= Eldran series =

Japanese media franchise

The Eldran series (エルドランシリーズ, Erudoran shirīzu) is a toy and Japanese anime franchise owned by the animation studio Sunrise (known for its mecha series, most notably Gundam) and mainly funded and sponsored by Tomy.

==Series overview==
- Zettai Muteki Raijin-Oh (絶対無敵ライジンオー, Zettai Muteki Raijin Ō) (April 1991–March 1992)
- Genki Bakuhatsu Ganbaruger (元気爆発ガンバルガー, Genki Bakuhatsu Ganbarugā) (April 1992–February 1993)
- Nekketsu Saikyō Go-Saurer (熱血最強ゴウザウラー, Nekketsu Saikyō Gōzaurā) (March 1993–February 1994)
- Kanzen Shouri Daiteioh (完全勝利ダイテイオー, Kanzen Shōri Daitei Ō) (2002, cancelled)

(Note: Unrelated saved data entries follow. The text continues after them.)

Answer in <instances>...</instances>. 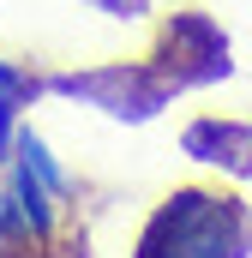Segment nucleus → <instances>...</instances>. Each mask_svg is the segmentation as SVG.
<instances>
[{"mask_svg":"<svg viewBox=\"0 0 252 258\" xmlns=\"http://www.w3.org/2000/svg\"><path fill=\"white\" fill-rule=\"evenodd\" d=\"M240 246H246V216L234 210V198L210 192L168 198V210L144 234V258H240Z\"/></svg>","mask_w":252,"mask_h":258,"instance_id":"obj_1","label":"nucleus"}]
</instances>
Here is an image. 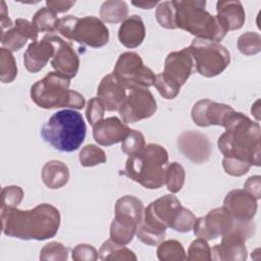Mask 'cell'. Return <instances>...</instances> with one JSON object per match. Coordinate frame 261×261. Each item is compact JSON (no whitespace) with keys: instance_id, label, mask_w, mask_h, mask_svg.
Returning a JSON list of instances; mask_svg holds the SVG:
<instances>
[{"instance_id":"obj_26","label":"cell","mask_w":261,"mask_h":261,"mask_svg":"<svg viewBox=\"0 0 261 261\" xmlns=\"http://www.w3.org/2000/svg\"><path fill=\"white\" fill-rule=\"evenodd\" d=\"M98 259L104 261H136L137 256L124 245L118 244L109 239L100 247L98 251Z\"/></svg>"},{"instance_id":"obj_17","label":"cell","mask_w":261,"mask_h":261,"mask_svg":"<svg viewBox=\"0 0 261 261\" xmlns=\"http://www.w3.org/2000/svg\"><path fill=\"white\" fill-rule=\"evenodd\" d=\"M233 108L227 104L217 103L209 99H202L196 102L191 111V117L195 124L200 127L210 125L223 126L227 115Z\"/></svg>"},{"instance_id":"obj_30","label":"cell","mask_w":261,"mask_h":261,"mask_svg":"<svg viewBox=\"0 0 261 261\" xmlns=\"http://www.w3.org/2000/svg\"><path fill=\"white\" fill-rule=\"evenodd\" d=\"M17 75V66L15 58L11 51L1 48L0 49V80L2 83L7 84L13 82Z\"/></svg>"},{"instance_id":"obj_34","label":"cell","mask_w":261,"mask_h":261,"mask_svg":"<svg viewBox=\"0 0 261 261\" xmlns=\"http://www.w3.org/2000/svg\"><path fill=\"white\" fill-rule=\"evenodd\" d=\"M237 46L242 54L255 55L261 50V36L255 32H246L239 37Z\"/></svg>"},{"instance_id":"obj_20","label":"cell","mask_w":261,"mask_h":261,"mask_svg":"<svg viewBox=\"0 0 261 261\" xmlns=\"http://www.w3.org/2000/svg\"><path fill=\"white\" fill-rule=\"evenodd\" d=\"M97 97L104 105L106 111H118L126 98V89L113 73H108L101 80L98 86Z\"/></svg>"},{"instance_id":"obj_39","label":"cell","mask_w":261,"mask_h":261,"mask_svg":"<svg viewBox=\"0 0 261 261\" xmlns=\"http://www.w3.org/2000/svg\"><path fill=\"white\" fill-rule=\"evenodd\" d=\"M23 199V190L18 186H7L1 191V210L15 208Z\"/></svg>"},{"instance_id":"obj_41","label":"cell","mask_w":261,"mask_h":261,"mask_svg":"<svg viewBox=\"0 0 261 261\" xmlns=\"http://www.w3.org/2000/svg\"><path fill=\"white\" fill-rule=\"evenodd\" d=\"M251 166L252 165L250 163L236 158L223 157L222 159V167L225 173L231 176H242L246 174L250 170Z\"/></svg>"},{"instance_id":"obj_9","label":"cell","mask_w":261,"mask_h":261,"mask_svg":"<svg viewBox=\"0 0 261 261\" xmlns=\"http://www.w3.org/2000/svg\"><path fill=\"white\" fill-rule=\"evenodd\" d=\"M57 32L66 40L92 48L103 47L109 41L108 28L96 16H63L58 19Z\"/></svg>"},{"instance_id":"obj_19","label":"cell","mask_w":261,"mask_h":261,"mask_svg":"<svg viewBox=\"0 0 261 261\" xmlns=\"http://www.w3.org/2000/svg\"><path fill=\"white\" fill-rule=\"evenodd\" d=\"M130 128L116 116L103 118L93 125V138L98 145L111 146L121 143Z\"/></svg>"},{"instance_id":"obj_45","label":"cell","mask_w":261,"mask_h":261,"mask_svg":"<svg viewBox=\"0 0 261 261\" xmlns=\"http://www.w3.org/2000/svg\"><path fill=\"white\" fill-rule=\"evenodd\" d=\"M244 190L254 196L256 200H259L261 198V176H250L244 184Z\"/></svg>"},{"instance_id":"obj_48","label":"cell","mask_w":261,"mask_h":261,"mask_svg":"<svg viewBox=\"0 0 261 261\" xmlns=\"http://www.w3.org/2000/svg\"><path fill=\"white\" fill-rule=\"evenodd\" d=\"M133 5L142 8V9H151L159 4L158 1H139V2H132Z\"/></svg>"},{"instance_id":"obj_46","label":"cell","mask_w":261,"mask_h":261,"mask_svg":"<svg viewBox=\"0 0 261 261\" xmlns=\"http://www.w3.org/2000/svg\"><path fill=\"white\" fill-rule=\"evenodd\" d=\"M75 4V1H64V0H48L46 1V7L55 12L58 13H64L68 11L73 5Z\"/></svg>"},{"instance_id":"obj_43","label":"cell","mask_w":261,"mask_h":261,"mask_svg":"<svg viewBox=\"0 0 261 261\" xmlns=\"http://www.w3.org/2000/svg\"><path fill=\"white\" fill-rule=\"evenodd\" d=\"M74 261H95L98 259L97 250L89 244H79L72 250Z\"/></svg>"},{"instance_id":"obj_44","label":"cell","mask_w":261,"mask_h":261,"mask_svg":"<svg viewBox=\"0 0 261 261\" xmlns=\"http://www.w3.org/2000/svg\"><path fill=\"white\" fill-rule=\"evenodd\" d=\"M14 27L20 31L28 39L32 40L33 42L38 41V31L33 25L32 21H29L24 18H16L14 21Z\"/></svg>"},{"instance_id":"obj_6","label":"cell","mask_w":261,"mask_h":261,"mask_svg":"<svg viewBox=\"0 0 261 261\" xmlns=\"http://www.w3.org/2000/svg\"><path fill=\"white\" fill-rule=\"evenodd\" d=\"M175 7V27L181 29L196 38L220 42L226 31L216 15L209 13L206 1L203 0H173Z\"/></svg>"},{"instance_id":"obj_10","label":"cell","mask_w":261,"mask_h":261,"mask_svg":"<svg viewBox=\"0 0 261 261\" xmlns=\"http://www.w3.org/2000/svg\"><path fill=\"white\" fill-rule=\"evenodd\" d=\"M188 48L193 57L195 69L202 76H216L230 63L228 50L218 42L195 38Z\"/></svg>"},{"instance_id":"obj_37","label":"cell","mask_w":261,"mask_h":261,"mask_svg":"<svg viewBox=\"0 0 261 261\" xmlns=\"http://www.w3.org/2000/svg\"><path fill=\"white\" fill-rule=\"evenodd\" d=\"M146 145L144 135L137 130L130 129L127 136L121 142V151L130 156L141 151Z\"/></svg>"},{"instance_id":"obj_38","label":"cell","mask_w":261,"mask_h":261,"mask_svg":"<svg viewBox=\"0 0 261 261\" xmlns=\"http://www.w3.org/2000/svg\"><path fill=\"white\" fill-rule=\"evenodd\" d=\"M68 257L67 248L59 242H51L46 244L40 251L41 260L65 261Z\"/></svg>"},{"instance_id":"obj_31","label":"cell","mask_w":261,"mask_h":261,"mask_svg":"<svg viewBox=\"0 0 261 261\" xmlns=\"http://www.w3.org/2000/svg\"><path fill=\"white\" fill-rule=\"evenodd\" d=\"M79 160L84 167H92L105 163L107 158L105 152L96 145L88 144L82 148L79 154Z\"/></svg>"},{"instance_id":"obj_16","label":"cell","mask_w":261,"mask_h":261,"mask_svg":"<svg viewBox=\"0 0 261 261\" xmlns=\"http://www.w3.org/2000/svg\"><path fill=\"white\" fill-rule=\"evenodd\" d=\"M178 151L195 164L207 162L212 153V145L208 137L200 132L186 130L177 138Z\"/></svg>"},{"instance_id":"obj_18","label":"cell","mask_w":261,"mask_h":261,"mask_svg":"<svg viewBox=\"0 0 261 261\" xmlns=\"http://www.w3.org/2000/svg\"><path fill=\"white\" fill-rule=\"evenodd\" d=\"M224 209L238 221H252L257 212V200L245 190H232L223 200Z\"/></svg>"},{"instance_id":"obj_4","label":"cell","mask_w":261,"mask_h":261,"mask_svg":"<svg viewBox=\"0 0 261 261\" xmlns=\"http://www.w3.org/2000/svg\"><path fill=\"white\" fill-rule=\"evenodd\" d=\"M42 139L60 152H74L85 141L87 125L74 109H63L52 114L41 128Z\"/></svg>"},{"instance_id":"obj_35","label":"cell","mask_w":261,"mask_h":261,"mask_svg":"<svg viewBox=\"0 0 261 261\" xmlns=\"http://www.w3.org/2000/svg\"><path fill=\"white\" fill-rule=\"evenodd\" d=\"M27 40L28 38L14 25L1 33V44L3 48L11 52L21 49L25 45Z\"/></svg>"},{"instance_id":"obj_47","label":"cell","mask_w":261,"mask_h":261,"mask_svg":"<svg viewBox=\"0 0 261 261\" xmlns=\"http://www.w3.org/2000/svg\"><path fill=\"white\" fill-rule=\"evenodd\" d=\"M0 22H1V31L4 32L6 29L12 28L14 24L8 16V10L6 8V4L3 0H1V8H0Z\"/></svg>"},{"instance_id":"obj_29","label":"cell","mask_w":261,"mask_h":261,"mask_svg":"<svg viewBox=\"0 0 261 261\" xmlns=\"http://www.w3.org/2000/svg\"><path fill=\"white\" fill-rule=\"evenodd\" d=\"M157 257L161 261L186 260V252L182 245L176 240L162 241L157 248Z\"/></svg>"},{"instance_id":"obj_15","label":"cell","mask_w":261,"mask_h":261,"mask_svg":"<svg viewBox=\"0 0 261 261\" xmlns=\"http://www.w3.org/2000/svg\"><path fill=\"white\" fill-rule=\"evenodd\" d=\"M46 36L54 47V53L51 58L52 67L55 71L68 79L74 77L80 68V58L71 43L53 34H47Z\"/></svg>"},{"instance_id":"obj_40","label":"cell","mask_w":261,"mask_h":261,"mask_svg":"<svg viewBox=\"0 0 261 261\" xmlns=\"http://www.w3.org/2000/svg\"><path fill=\"white\" fill-rule=\"evenodd\" d=\"M195 221L196 216L193 214V212L182 206L170 228L178 232H189L193 229Z\"/></svg>"},{"instance_id":"obj_32","label":"cell","mask_w":261,"mask_h":261,"mask_svg":"<svg viewBox=\"0 0 261 261\" xmlns=\"http://www.w3.org/2000/svg\"><path fill=\"white\" fill-rule=\"evenodd\" d=\"M186 172L184 167L178 162H171L168 164L166 171L165 185L171 194L178 193L184 187Z\"/></svg>"},{"instance_id":"obj_21","label":"cell","mask_w":261,"mask_h":261,"mask_svg":"<svg viewBox=\"0 0 261 261\" xmlns=\"http://www.w3.org/2000/svg\"><path fill=\"white\" fill-rule=\"evenodd\" d=\"M53 53V44L47 36L40 41L32 42L23 53V63L27 70L32 73L40 71L52 58Z\"/></svg>"},{"instance_id":"obj_24","label":"cell","mask_w":261,"mask_h":261,"mask_svg":"<svg viewBox=\"0 0 261 261\" xmlns=\"http://www.w3.org/2000/svg\"><path fill=\"white\" fill-rule=\"evenodd\" d=\"M140 222L141 221L132 216L122 213H115V216L110 224V239L121 245L130 243L136 234L137 226Z\"/></svg>"},{"instance_id":"obj_49","label":"cell","mask_w":261,"mask_h":261,"mask_svg":"<svg viewBox=\"0 0 261 261\" xmlns=\"http://www.w3.org/2000/svg\"><path fill=\"white\" fill-rule=\"evenodd\" d=\"M251 112L254 115V117L256 118V120L259 121L260 120V99L256 100V102L252 105Z\"/></svg>"},{"instance_id":"obj_33","label":"cell","mask_w":261,"mask_h":261,"mask_svg":"<svg viewBox=\"0 0 261 261\" xmlns=\"http://www.w3.org/2000/svg\"><path fill=\"white\" fill-rule=\"evenodd\" d=\"M155 17L160 27L168 30H174L175 27V7L173 1L159 2L156 6Z\"/></svg>"},{"instance_id":"obj_22","label":"cell","mask_w":261,"mask_h":261,"mask_svg":"<svg viewBox=\"0 0 261 261\" xmlns=\"http://www.w3.org/2000/svg\"><path fill=\"white\" fill-rule=\"evenodd\" d=\"M216 11V16L226 32L240 30L245 23V9L238 0L217 1Z\"/></svg>"},{"instance_id":"obj_28","label":"cell","mask_w":261,"mask_h":261,"mask_svg":"<svg viewBox=\"0 0 261 261\" xmlns=\"http://www.w3.org/2000/svg\"><path fill=\"white\" fill-rule=\"evenodd\" d=\"M58 17L55 12L47 7H42L33 16L32 23L38 33H49L52 34L57 31Z\"/></svg>"},{"instance_id":"obj_11","label":"cell","mask_w":261,"mask_h":261,"mask_svg":"<svg viewBox=\"0 0 261 261\" xmlns=\"http://www.w3.org/2000/svg\"><path fill=\"white\" fill-rule=\"evenodd\" d=\"M234 220V219H233ZM256 230L254 221L234 220L231 229L223 234L221 243L211 249V260L244 261L247 259L246 241Z\"/></svg>"},{"instance_id":"obj_7","label":"cell","mask_w":261,"mask_h":261,"mask_svg":"<svg viewBox=\"0 0 261 261\" xmlns=\"http://www.w3.org/2000/svg\"><path fill=\"white\" fill-rule=\"evenodd\" d=\"M70 79L57 71L48 72L42 80L31 87V98L34 103L43 109L71 108L80 110L85 107V97L69 89Z\"/></svg>"},{"instance_id":"obj_27","label":"cell","mask_w":261,"mask_h":261,"mask_svg":"<svg viewBox=\"0 0 261 261\" xmlns=\"http://www.w3.org/2000/svg\"><path fill=\"white\" fill-rule=\"evenodd\" d=\"M99 13L102 21L108 23H118L127 17L128 7L124 1L108 0L102 3Z\"/></svg>"},{"instance_id":"obj_3","label":"cell","mask_w":261,"mask_h":261,"mask_svg":"<svg viewBox=\"0 0 261 261\" xmlns=\"http://www.w3.org/2000/svg\"><path fill=\"white\" fill-rule=\"evenodd\" d=\"M168 164L167 151L161 145L151 143L128 156L120 173L146 189L155 190L165 185Z\"/></svg>"},{"instance_id":"obj_25","label":"cell","mask_w":261,"mask_h":261,"mask_svg":"<svg viewBox=\"0 0 261 261\" xmlns=\"http://www.w3.org/2000/svg\"><path fill=\"white\" fill-rule=\"evenodd\" d=\"M69 179V169L65 163L59 160H50L42 168V180L44 185L56 190L64 187Z\"/></svg>"},{"instance_id":"obj_1","label":"cell","mask_w":261,"mask_h":261,"mask_svg":"<svg viewBox=\"0 0 261 261\" xmlns=\"http://www.w3.org/2000/svg\"><path fill=\"white\" fill-rule=\"evenodd\" d=\"M4 234L24 241H44L55 237L60 226L59 210L51 204L43 203L30 210L17 207L1 210Z\"/></svg>"},{"instance_id":"obj_5","label":"cell","mask_w":261,"mask_h":261,"mask_svg":"<svg viewBox=\"0 0 261 261\" xmlns=\"http://www.w3.org/2000/svg\"><path fill=\"white\" fill-rule=\"evenodd\" d=\"M182 205L172 194L164 195L151 202L145 209L141 222L137 226L136 236L148 246L161 243L166 229L171 227Z\"/></svg>"},{"instance_id":"obj_12","label":"cell","mask_w":261,"mask_h":261,"mask_svg":"<svg viewBox=\"0 0 261 261\" xmlns=\"http://www.w3.org/2000/svg\"><path fill=\"white\" fill-rule=\"evenodd\" d=\"M112 73L128 90L149 89L154 85L156 76L136 52L121 53Z\"/></svg>"},{"instance_id":"obj_23","label":"cell","mask_w":261,"mask_h":261,"mask_svg":"<svg viewBox=\"0 0 261 261\" xmlns=\"http://www.w3.org/2000/svg\"><path fill=\"white\" fill-rule=\"evenodd\" d=\"M145 37V24L139 15L133 14L127 16L121 22L118 30V39L124 47L136 48L143 43Z\"/></svg>"},{"instance_id":"obj_14","label":"cell","mask_w":261,"mask_h":261,"mask_svg":"<svg viewBox=\"0 0 261 261\" xmlns=\"http://www.w3.org/2000/svg\"><path fill=\"white\" fill-rule=\"evenodd\" d=\"M233 222V218L222 206L210 210L205 216L196 218L193 230L196 237L212 241L228 232Z\"/></svg>"},{"instance_id":"obj_42","label":"cell","mask_w":261,"mask_h":261,"mask_svg":"<svg viewBox=\"0 0 261 261\" xmlns=\"http://www.w3.org/2000/svg\"><path fill=\"white\" fill-rule=\"evenodd\" d=\"M105 107L102 102L98 99V97H94L90 99L87 103L86 107V118L90 122L91 125H94L104 117Z\"/></svg>"},{"instance_id":"obj_13","label":"cell","mask_w":261,"mask_h":261,"mask_svg":"<svg viewBox=\"0 0 261 261\" xmlns=\"http://www.w3.org/2000/svg\"><path fill=\"white\" fill-rule=\"evenodd\" d=\"M157 110V102L148 89H132L118 109L124 123H136L151 117Z\"/></svg>"},{"instance_id":"obj_8","label":"cell","mask_w":261,"mask_h":261,"mask_svg":"<svg viewBox=\"0 0 261 261\" xmlns=\"http://www.w3.org/2000/svg\"><path fill=\"white\" fill-rule=\"evenodd\" d=\"M194 70L195 64L189 48L170 52L165 58L164 70L155 76L153 86L163 98L174 99Z\"/></svg>"},{"instance_id":"obj_36","label":"cell","mask_w":261,"mask_h":261,"mask_svg":"<svg viewBox=\"0 0 261 261\" xmlns=\"http://www.w3.org/2000/svg\"><path fill=\"white\" fill-rule=\"evenodd\" d=\"M186 259L189 261H209L211 260V248L207 241L198 238L194 240L189 249Z\"/></svg>"},{"instance_id":"obj_2","label":"cell","mask_w":261,"mask_h":261,"mask_svg":"<svg viewBox=\"0 0 261 261\" xmlns=\"http://www.w3.org/2000/svg\"><path fill=\"white\" fill-rule=\"evenodd\" d=\"M225 132L218 138L223 157L246 161L252 166L261 164L260 125L242 112L232 111L224 120Z\"/></svg>"}]
</instances>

Kanzen Shouri Daiteioh was planned to be made into a TV series, but instead only a pilot episode OVA and a manga based on the pilot was made. However, this series appears in Super Robot Wars NEO.

===Series summaries and context===
Every year, whenever kinds of evil attempt world domination, the patron saint "Eldran" entrusts main robots and auxiliary robots to only elementary school children regardless of grade, class and how many of the children in the class should there be if in the case, 18 children (usually in the case of Raijin-Oh and Gosaurer), 19 children (in the case of Daiteioh), or 100 or more children. This is because adults cannot fight the evil alone and are incapable of piloting the Eldran Robots (usually, General Takeda believes that adults save the world). They control the robots by co-operating, and confront different types of evil organizations who attempt to take over the Earth.
The idea was that a school (or in the case of Ganbaruger, Revolger and Gekiryuger, it's various places in a large town) could house the large transforming robots and their base would be the school that the kids would go to.

===Similarities with Yūsha===
When the Eldran series was conceived by Tomy, Takara (who would later merge with Tomy) had begun making the Brave series (Yūsha series in Japan). The robots in each series would combine in certain ways to become a powerful robot and later new robots would be introduced that could combine with the title robot. When Takara and Tomy merged into TakaraTomy, the similarities between the two franchises led to Raijin-Oh being featured in the PlayStation 2 video game Brave Wars alongside several Brave characters.